La face cachée de la malgachisation: la Merinisation bancale!
politique août 29th, 2008L’ancien Maire de la capitale de Madagascar et non moins ancien premier ministre, Guy Willy Razanamasy, un notable Merina, a donc lâché le morceau en criant haut et fort ce que le régime dictatorial cache et ce que le peuple tout entier pense tout bas : La malgachisation de l’enseignement n’est donc ni plus ni moins que de la « Merinisation », bancale, c’est-à-dire ce système qui impose aux autres ethnies de Madagascar (au nombre de 17) le dialecte des montagnards connus sous le nom de l’Imerina.
De toute manière personne n’est dupe. Cela ne date pas d’hier ! Les racistes « malgaches » (eh oui, il y en a bel et bien à Madagascar) notamment ceux qui sont nostalgiques de la gloire monarchique de l’ancien temps ont toujours voulu à ce que le rapport existant entre les malgaches soit celui du « dominant/dominé ». A entendre par là, bien sur, qu’ils seront dans la position des « dominants ».

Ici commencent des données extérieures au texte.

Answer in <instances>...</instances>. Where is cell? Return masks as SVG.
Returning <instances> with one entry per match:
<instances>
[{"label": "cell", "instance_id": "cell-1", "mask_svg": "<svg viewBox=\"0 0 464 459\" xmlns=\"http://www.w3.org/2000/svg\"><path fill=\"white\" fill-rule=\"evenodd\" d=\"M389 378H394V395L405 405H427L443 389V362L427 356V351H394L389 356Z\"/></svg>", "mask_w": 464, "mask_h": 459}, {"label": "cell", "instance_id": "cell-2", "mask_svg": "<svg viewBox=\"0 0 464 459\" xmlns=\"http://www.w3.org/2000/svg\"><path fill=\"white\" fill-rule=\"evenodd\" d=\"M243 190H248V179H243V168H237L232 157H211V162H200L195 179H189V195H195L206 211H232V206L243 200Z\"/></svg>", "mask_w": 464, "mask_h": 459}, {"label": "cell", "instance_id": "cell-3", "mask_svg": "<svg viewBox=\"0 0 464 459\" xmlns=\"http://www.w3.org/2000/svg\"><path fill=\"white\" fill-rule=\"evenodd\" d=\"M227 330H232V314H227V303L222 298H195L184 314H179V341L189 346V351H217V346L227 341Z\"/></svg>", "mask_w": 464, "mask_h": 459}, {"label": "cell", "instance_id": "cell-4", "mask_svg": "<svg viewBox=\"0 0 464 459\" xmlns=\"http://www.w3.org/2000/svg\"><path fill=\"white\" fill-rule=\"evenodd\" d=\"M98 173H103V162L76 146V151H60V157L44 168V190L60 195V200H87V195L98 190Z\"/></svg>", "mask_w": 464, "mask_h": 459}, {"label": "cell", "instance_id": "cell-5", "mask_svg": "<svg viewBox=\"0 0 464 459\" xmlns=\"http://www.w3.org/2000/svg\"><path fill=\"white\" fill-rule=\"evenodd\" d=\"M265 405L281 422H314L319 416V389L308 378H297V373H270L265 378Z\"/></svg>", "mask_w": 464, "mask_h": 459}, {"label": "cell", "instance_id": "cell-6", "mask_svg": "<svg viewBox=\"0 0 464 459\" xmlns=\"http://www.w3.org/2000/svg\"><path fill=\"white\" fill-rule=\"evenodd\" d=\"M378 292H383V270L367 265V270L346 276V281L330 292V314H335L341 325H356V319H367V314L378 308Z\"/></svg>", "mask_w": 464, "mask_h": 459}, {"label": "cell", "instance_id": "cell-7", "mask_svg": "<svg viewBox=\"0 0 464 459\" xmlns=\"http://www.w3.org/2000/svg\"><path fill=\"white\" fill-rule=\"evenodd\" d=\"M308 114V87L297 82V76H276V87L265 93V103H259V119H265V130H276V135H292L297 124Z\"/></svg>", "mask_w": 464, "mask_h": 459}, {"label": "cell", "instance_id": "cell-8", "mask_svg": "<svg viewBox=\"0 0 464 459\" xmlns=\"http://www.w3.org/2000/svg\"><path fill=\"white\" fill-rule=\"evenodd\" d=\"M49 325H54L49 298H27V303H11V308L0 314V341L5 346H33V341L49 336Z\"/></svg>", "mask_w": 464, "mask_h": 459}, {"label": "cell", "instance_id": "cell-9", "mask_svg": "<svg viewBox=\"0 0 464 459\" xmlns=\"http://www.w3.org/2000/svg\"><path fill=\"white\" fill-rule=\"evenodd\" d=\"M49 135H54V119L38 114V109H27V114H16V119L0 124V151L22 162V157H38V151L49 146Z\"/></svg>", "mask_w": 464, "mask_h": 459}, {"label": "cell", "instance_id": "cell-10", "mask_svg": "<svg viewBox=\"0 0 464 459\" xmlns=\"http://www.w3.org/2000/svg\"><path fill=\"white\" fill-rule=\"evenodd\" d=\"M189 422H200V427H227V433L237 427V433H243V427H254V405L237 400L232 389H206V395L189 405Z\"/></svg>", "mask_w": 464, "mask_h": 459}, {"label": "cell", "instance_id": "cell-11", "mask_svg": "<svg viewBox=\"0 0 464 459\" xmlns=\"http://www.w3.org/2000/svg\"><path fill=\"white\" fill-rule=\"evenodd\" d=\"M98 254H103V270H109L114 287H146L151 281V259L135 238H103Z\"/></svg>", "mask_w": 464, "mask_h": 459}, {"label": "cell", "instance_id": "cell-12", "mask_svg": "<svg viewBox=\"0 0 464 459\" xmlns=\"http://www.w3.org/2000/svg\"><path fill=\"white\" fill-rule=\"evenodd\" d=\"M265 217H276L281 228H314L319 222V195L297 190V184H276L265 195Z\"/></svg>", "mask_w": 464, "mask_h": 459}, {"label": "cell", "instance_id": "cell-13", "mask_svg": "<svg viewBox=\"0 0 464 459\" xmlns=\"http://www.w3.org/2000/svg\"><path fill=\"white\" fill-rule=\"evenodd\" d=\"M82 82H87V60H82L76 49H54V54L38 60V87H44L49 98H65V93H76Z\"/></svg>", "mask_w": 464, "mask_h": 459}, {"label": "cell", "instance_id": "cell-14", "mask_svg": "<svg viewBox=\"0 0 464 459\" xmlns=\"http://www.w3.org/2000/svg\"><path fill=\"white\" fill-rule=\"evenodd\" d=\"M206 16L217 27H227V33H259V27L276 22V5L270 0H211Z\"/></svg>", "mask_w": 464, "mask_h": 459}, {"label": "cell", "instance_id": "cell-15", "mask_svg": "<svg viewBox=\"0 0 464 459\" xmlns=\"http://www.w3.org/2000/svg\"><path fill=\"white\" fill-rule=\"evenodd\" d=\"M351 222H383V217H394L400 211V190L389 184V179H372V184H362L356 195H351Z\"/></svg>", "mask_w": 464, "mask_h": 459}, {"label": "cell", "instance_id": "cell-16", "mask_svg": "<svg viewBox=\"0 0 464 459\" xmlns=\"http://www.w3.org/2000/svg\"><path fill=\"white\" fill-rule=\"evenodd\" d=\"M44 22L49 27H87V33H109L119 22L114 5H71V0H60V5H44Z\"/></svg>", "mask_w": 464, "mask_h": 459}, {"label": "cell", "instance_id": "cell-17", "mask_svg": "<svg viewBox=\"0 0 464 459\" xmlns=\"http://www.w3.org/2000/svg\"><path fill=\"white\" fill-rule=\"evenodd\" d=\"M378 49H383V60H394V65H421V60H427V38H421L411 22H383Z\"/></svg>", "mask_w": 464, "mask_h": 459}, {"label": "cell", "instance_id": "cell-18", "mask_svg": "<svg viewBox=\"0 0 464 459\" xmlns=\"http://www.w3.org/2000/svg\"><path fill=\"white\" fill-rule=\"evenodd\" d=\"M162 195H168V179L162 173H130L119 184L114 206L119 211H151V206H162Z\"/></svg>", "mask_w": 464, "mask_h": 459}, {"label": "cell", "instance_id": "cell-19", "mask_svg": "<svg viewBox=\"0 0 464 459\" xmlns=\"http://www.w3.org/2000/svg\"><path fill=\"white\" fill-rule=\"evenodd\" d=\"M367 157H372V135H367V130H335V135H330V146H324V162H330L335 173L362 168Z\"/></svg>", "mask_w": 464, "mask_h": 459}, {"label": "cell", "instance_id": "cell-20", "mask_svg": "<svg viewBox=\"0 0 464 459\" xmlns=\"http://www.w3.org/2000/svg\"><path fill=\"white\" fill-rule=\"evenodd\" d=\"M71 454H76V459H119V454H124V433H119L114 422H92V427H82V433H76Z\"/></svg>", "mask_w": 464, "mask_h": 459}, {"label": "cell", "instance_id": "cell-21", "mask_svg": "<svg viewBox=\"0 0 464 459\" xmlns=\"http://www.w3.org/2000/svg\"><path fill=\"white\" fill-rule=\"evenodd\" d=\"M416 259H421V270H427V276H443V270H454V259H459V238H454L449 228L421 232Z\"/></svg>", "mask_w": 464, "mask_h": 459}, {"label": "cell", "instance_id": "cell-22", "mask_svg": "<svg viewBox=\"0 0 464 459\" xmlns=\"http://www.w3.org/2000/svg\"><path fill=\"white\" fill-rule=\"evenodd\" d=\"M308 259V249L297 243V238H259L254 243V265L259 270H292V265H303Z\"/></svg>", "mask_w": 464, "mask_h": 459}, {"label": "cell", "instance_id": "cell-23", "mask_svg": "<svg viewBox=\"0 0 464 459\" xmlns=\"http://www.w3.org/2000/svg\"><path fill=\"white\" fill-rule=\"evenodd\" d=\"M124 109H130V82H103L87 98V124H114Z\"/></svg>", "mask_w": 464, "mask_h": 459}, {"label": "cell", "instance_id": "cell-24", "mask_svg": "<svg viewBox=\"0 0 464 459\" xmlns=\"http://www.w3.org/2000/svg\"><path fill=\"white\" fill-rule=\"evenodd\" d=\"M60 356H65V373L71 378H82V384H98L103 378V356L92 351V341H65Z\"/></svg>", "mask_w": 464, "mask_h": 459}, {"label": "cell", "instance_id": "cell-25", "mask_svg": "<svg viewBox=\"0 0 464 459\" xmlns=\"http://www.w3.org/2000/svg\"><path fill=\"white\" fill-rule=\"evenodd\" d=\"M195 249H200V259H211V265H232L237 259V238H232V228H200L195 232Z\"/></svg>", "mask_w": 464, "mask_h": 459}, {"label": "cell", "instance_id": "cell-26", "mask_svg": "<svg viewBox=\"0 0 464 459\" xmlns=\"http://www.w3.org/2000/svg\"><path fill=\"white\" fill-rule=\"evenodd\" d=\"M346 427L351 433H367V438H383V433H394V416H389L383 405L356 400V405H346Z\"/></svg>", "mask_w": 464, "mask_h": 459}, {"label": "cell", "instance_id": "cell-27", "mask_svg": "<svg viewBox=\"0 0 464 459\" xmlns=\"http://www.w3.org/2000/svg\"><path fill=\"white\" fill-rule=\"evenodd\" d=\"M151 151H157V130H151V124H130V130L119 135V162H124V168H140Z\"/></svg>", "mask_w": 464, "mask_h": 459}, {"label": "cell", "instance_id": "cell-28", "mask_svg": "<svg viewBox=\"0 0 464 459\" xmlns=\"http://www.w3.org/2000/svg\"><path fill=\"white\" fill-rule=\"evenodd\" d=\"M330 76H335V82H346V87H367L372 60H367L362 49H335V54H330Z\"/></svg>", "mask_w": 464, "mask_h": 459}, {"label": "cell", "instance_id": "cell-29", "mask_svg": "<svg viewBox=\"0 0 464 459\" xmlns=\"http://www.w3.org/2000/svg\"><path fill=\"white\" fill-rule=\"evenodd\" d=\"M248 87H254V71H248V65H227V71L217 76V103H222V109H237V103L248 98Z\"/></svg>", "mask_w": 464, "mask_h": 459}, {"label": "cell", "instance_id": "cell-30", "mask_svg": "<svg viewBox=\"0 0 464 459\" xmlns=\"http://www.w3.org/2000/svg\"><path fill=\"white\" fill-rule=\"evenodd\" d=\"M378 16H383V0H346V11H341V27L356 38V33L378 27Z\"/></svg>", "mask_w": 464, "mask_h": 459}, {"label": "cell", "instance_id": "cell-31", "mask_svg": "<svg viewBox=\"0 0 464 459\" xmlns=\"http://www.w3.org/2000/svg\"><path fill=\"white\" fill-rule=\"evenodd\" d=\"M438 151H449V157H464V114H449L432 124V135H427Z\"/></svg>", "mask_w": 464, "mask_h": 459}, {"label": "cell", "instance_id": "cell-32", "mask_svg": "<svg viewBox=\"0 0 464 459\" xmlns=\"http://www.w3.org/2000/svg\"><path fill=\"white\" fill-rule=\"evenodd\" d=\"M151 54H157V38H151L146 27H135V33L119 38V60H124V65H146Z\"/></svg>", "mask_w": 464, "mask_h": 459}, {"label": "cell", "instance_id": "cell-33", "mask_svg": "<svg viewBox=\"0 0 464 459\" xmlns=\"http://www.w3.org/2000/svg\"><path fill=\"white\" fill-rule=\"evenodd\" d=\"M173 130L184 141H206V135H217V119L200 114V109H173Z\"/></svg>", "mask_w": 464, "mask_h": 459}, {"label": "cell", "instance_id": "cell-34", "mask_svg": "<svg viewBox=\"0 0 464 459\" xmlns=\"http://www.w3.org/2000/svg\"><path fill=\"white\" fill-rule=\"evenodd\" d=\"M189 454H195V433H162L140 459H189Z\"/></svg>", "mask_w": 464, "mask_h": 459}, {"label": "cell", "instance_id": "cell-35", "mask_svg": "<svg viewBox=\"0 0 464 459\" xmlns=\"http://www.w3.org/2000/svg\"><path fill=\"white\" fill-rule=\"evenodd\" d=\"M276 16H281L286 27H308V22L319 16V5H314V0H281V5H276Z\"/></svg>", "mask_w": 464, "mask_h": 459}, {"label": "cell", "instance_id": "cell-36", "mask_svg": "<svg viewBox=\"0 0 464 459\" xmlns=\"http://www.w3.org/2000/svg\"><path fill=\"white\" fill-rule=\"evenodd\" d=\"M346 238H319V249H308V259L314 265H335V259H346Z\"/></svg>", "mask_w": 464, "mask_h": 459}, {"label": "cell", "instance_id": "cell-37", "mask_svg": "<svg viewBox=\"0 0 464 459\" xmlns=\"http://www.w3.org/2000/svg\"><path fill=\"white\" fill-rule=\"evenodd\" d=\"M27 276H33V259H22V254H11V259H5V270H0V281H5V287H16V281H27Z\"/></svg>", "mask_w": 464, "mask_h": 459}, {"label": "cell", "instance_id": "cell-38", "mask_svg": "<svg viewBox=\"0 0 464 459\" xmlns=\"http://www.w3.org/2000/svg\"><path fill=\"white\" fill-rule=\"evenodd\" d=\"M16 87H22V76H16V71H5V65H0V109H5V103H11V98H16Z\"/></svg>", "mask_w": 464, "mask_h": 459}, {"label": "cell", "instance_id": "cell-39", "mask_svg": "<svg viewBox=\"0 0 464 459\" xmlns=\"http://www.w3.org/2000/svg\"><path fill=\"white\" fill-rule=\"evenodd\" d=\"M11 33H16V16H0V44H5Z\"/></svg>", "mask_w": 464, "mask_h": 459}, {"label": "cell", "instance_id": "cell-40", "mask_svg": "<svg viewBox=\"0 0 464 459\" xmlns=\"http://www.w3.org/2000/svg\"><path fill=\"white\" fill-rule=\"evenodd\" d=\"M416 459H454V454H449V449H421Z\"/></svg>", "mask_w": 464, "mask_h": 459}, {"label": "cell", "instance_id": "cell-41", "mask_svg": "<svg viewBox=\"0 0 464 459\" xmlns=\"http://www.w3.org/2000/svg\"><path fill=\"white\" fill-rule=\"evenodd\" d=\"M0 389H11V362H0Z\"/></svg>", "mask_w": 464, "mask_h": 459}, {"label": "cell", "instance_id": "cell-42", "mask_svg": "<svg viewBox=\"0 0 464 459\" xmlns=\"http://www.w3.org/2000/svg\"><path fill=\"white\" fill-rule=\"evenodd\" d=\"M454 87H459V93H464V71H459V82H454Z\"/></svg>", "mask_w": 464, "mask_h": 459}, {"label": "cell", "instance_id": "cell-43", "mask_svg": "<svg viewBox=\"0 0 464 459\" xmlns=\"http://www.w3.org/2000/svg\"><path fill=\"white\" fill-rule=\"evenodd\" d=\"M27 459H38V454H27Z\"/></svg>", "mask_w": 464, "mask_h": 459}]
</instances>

Il faut reconnaître que ces gens là sont assez puissants. Je dis bien « assez » car la position qu’ils ont occupé à l’époque de la monarchie leur a donné un certain avantage notamment en matière d’instruction. Par exemple, dans le 19ème siècle, grâce aux œuvres des missionnaires, notamment britanniques, venus “civiliser” les malgaches, les 200.000 et quelques élèves malgaches ont été exclusivement des Merina et dans une moindre mesure des Betsileo, nos cousins. Ce sont encore ces missionnaires anglais qui ont commencé à traduire la Bible par le dialecte Merina et décrétant par la même occasion ce dialecte comme langue malgache. Ce qui a, d’ailleurs, permis à la colonisation qui s’en est suivi de recruter facilement son personnel malgache parmi ces viviers. Sur les 20.000 administrateurs malgaches employés au temps de la colonie, 95% sont des Merina. La plupart des officiers ou sous officiers malgaches de l’armée française de l’époque coloniale sont également majoritairement des Merina. Lesquels d’ailleurs ont quasiment tous obtenus la nationalité française.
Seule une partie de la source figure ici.